[WHAT YOU WILL DO]
Only the lines from the one with "Of the two, point" through the final line should be given again, exactly as they appear, minus the pictures.

[TASK MATERIAL]
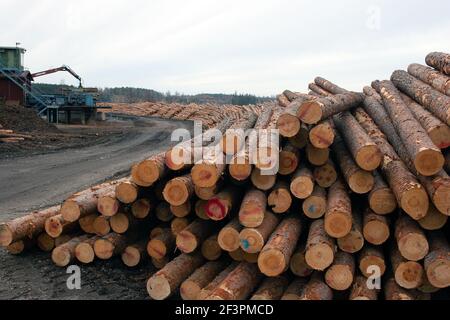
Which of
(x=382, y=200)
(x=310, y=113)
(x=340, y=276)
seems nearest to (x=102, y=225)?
(x=310, y=113)

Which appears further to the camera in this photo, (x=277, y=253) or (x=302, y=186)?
(x=302, y=186)

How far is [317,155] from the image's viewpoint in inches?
243

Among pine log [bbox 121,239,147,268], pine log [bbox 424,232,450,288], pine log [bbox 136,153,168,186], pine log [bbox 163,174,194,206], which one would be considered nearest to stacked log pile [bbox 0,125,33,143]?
pine log [bbox 121,239,147,268]

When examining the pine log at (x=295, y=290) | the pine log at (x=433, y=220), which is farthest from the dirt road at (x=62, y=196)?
the pine log at (x=433, y=220)

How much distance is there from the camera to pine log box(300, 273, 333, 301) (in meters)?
5.20

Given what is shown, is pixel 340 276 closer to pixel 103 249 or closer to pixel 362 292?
pixel 362 292

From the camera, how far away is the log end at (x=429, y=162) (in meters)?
5.17

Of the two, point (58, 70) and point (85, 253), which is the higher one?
point (58, 70)

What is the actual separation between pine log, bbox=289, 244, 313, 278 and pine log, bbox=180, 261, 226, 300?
1082 mm

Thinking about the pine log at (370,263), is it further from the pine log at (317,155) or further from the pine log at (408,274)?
the pine log at (317,155)

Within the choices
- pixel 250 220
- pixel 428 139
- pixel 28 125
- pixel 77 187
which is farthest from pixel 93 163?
pixel 428 139

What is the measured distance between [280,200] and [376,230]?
1.25 metres

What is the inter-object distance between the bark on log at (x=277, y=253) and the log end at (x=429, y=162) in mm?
1728
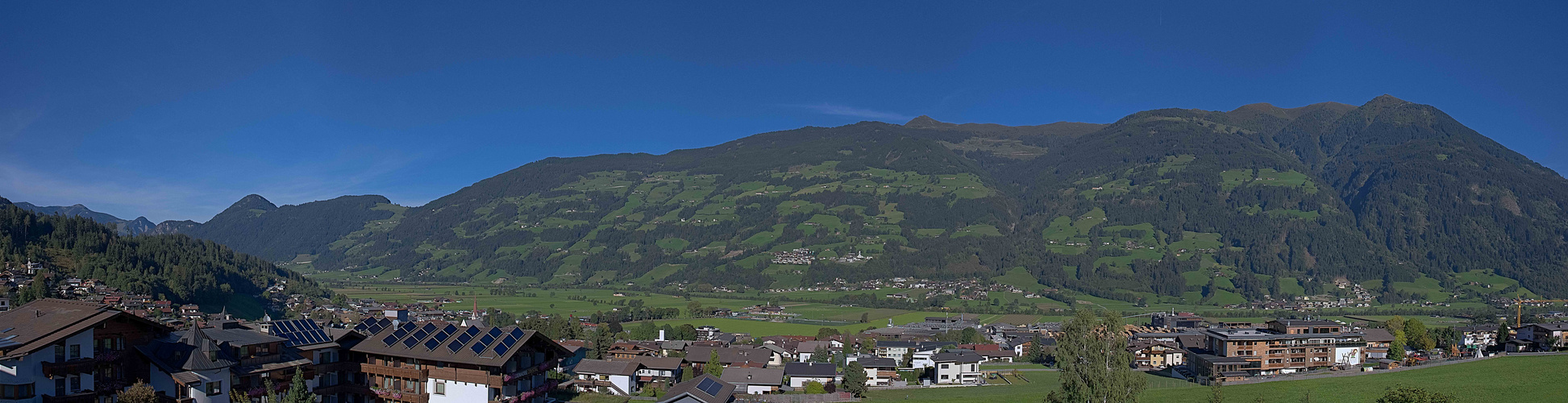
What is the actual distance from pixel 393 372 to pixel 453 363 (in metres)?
2.96

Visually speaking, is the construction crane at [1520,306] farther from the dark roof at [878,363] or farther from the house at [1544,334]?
the dark roof at [878,363]

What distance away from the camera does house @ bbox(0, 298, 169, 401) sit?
22562mm

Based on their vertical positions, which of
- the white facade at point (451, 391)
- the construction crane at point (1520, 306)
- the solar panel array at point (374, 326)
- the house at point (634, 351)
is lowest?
the construction crane at point (1520, 306)

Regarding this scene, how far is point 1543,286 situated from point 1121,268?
70.7 metres

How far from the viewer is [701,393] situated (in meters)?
36.6

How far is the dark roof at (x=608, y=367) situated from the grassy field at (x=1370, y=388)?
1546cm

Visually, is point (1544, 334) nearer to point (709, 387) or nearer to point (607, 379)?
point (709, 387)

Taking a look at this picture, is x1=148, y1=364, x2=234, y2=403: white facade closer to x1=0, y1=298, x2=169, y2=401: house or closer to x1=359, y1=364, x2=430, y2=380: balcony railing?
x1=0, y1=298, x2=169, y2=401: house

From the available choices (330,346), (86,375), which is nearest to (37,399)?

[REPLY]
Of the two, point (58, 70) and point (85, 253), which is the higher one?
point (58, 70)

What is the actual separation between pine log, bbox=289, 244, 313, 278 and pine log, bbox=180, 261, 226, 300?
1082 mm

Thinking about the pine log at (370,263), is it further from the pine log at (317,155) or further from the pine log at (408,274)?
the pine log at (317,155)

Within the choices
- pixel 250 220
- pixel 428 139
- pixel 28 125
- pixel 77 187
which is farthest from pixel 93 163?
pixel 428 139

What is the measured distance between [280,200] and [376,230]?
1.25 metres

What is the inter-object distance between the bark on log at (x=277, y=253) and the log end at (x=429, y=162) in mm?
1728
What is the actual distance from pixel 393 372 to pixel 453 363 (in metres)?
2.96

Visually speaking, is the construction crane at [1520,306] farther from the dark roof at [878,363] or farther from the house at [1544,334]?
the dark roof at [878,363]

What distance away from the camera does house @ bbox(0, 298, 169, 401) sit?
22562mm

Based on their vertical positions, which of
- the white facade at point (451, 391)
- the construction crane at point (1520, 306)
- the solar panel array at point (374, 326)
- the house at point (634, 351)
is lowest?
the construction crane at point (1520, 306)

Regarding this scene, how far is point 1543,286 situated from point 1121,268?
70.7 metres

How far from the viewer is [701,393] situated (in meters)?
36.6

How far is the dark roof at (x=608, y=367) situated from the grassy field at (x=1370, y=388)?
1546cm

Visually, is point (1544, 334) nearer to point (709, 387) or nearer to point (607, 379)?
point (709, 387)

Taking a look at this picture, is x1=148, y1=364, x2=234, y2=403: white facade closer to x1=0, y1=298, x2=169, y2=401: house or closer to x1=359, y1=364, x2=430, y2=380: balcony railing?
x1=0, y1=298, x2=169, y2=401: house

From the available choices (330,346), (86,375), which is nearest to (37,399)?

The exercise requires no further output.